━━━ Data for this exercise ━━━
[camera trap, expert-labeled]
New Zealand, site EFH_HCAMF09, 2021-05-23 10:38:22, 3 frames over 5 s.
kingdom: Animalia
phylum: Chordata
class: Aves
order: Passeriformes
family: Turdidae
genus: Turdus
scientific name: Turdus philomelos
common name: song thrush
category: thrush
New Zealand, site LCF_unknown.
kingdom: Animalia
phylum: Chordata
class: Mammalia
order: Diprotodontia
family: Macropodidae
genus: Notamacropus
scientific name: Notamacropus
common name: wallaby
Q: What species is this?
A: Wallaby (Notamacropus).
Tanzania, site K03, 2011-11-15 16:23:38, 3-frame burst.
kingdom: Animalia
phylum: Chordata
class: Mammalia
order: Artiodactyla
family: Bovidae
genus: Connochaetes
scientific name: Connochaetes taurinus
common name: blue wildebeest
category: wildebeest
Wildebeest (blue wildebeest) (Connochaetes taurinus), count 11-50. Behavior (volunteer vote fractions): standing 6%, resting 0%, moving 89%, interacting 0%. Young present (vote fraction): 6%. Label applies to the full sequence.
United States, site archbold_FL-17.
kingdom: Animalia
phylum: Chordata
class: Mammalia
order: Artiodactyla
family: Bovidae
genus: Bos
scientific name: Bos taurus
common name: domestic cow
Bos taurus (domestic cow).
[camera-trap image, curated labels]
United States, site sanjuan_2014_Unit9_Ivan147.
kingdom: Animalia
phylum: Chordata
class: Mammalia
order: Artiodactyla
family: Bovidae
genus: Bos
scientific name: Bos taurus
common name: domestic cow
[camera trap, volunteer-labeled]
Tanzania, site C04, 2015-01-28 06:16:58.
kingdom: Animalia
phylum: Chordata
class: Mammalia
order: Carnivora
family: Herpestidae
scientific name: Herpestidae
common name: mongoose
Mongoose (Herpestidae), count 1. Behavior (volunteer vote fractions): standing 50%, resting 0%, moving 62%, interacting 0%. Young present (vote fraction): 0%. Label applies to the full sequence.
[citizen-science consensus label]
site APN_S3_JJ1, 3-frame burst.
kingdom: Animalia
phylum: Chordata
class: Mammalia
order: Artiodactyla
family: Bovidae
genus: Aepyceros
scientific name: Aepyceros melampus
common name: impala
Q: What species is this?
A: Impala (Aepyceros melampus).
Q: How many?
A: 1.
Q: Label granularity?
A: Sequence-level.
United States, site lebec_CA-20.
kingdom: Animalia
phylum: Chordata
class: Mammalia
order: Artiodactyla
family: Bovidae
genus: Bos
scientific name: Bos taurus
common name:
━━━
**Exercise goal**:
Reproduce exactly, with nothing added, the lines from the one that contains "category: wildebeest" to the end of the data.

**Answer to this exercise**:
category: wildebeest
Wildebeest (blue wildebeest) (Connochaetes taurinus), count 11-50. Behavior (volunteer vote fractions): standing 6%, resting 0%, moving 89%, interacting 0%. Young present (vote fraction): 6%. Label applies to the full sequence.
United States, site archbold_FL-17.
kingdom: Animalia
phylum: Chordata
class: Mammalia
order: Artiodactyla
family: Bovidae
genus: Bos
scientific name: Bos taurus
common name: domestic cow
Bos taurus (domestic cow).
[camera-trap image, curated labels]
United States, site sanjuan_2014_Unit9_Ivan147.
kingdom: Animalia
phylum: Chordata
class: Mammalia
order: Artiodactyla
family: Bovidae
genus: Bos
scientific name: Bos taurus
common name: domestic cow
[camera trap, volunteer-labeled]
Tanzania, site C04, 2015-01-28 06:16:58.
kingdom: Animalia
phylum: Chordata
class: Mammalia
order: Carnivora
family: Herpestidae
scientific name: Herpestidae
common name: mongoose
Mongoose (Herpestidae), count 1. Behavior (volunteer vote fractions): standing 50%, resting 0%, moving 62%, interacting 0%. Young present (vote fraction): 0%. Label applies to the full sequence.
[citizen-science consensus label]
site APN_S3_JJ1, 3-frame burst.
kingdom: Animalia
phylum: Chordata
class: Mammalia
order: Artiodactyla
family: Bovidae
genus: Aepyceros
scientific name: Aepyceros melampus
common name: impala
Q: What species is this?
A: Impala (Aepyceros melampus).
Q: How many?
A: 1.
Q: Label granularity?
A: Sequence-level.
United States, site lebec_CA-20.
kingdom: Animalia
phylum: Chordata
class: Mammalia
order: Artiodactyla
family: Bovidae
genus: Bos
scientific name: Bos taurus
common name:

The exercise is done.